AIM OF THE TASK |
Write out the stretch of items from the line containing "Which is it" through the end of the items as a two-column CSV with the headers item_text and answer. Give one row per item, with each field in double quotes and any line breaks turned into spaces.

SUPPLIED MATERIAL |

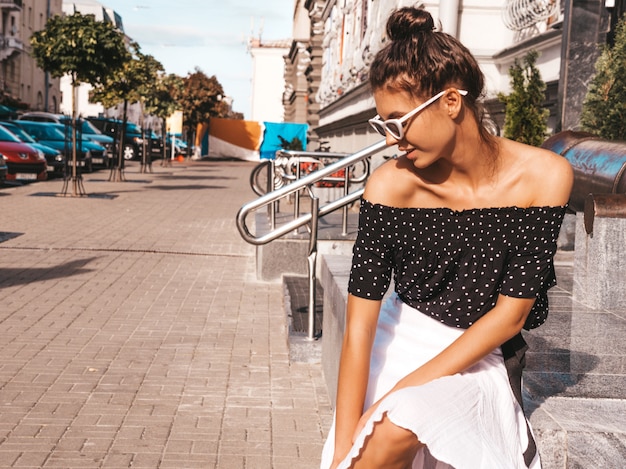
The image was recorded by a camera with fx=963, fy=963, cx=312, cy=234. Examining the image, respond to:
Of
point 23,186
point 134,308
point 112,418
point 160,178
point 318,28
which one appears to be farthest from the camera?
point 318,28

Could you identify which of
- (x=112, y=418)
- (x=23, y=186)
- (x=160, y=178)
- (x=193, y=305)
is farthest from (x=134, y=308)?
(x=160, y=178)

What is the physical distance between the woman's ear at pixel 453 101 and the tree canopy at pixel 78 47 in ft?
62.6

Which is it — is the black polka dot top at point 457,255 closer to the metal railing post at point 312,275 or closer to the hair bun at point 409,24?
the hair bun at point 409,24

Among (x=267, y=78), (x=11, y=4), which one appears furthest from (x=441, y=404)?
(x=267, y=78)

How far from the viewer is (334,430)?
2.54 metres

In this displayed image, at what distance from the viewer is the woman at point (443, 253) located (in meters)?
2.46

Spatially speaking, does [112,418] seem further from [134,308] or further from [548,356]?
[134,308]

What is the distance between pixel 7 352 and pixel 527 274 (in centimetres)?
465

RESULT OF THE EXERCISE |
item_text,answer
"Which is it — is the black polka dot top at point 457,255 closer to the metal railing post at point 312,275 or closer to the hair bun at point 409,24?","the hair bun at point 409,24"
"Among (x=267, y=78), (x=11, y=4), which one appears furthest from (x=441, y=404)?","(x=267, y=78)"
"How far from the viewer is (334,430)?","2.54 metres"
"In this displayed image, at what distance from the viewer is the woman at point (443, 253) located (in meters)?","2.46"
"Spatially speaking, does [112,418] seem further from [134,308] or further from [548,356]?","[134,308]"
"What is the distance between pixel 7 352 and pixel 527 274 (in centimetres)?","465"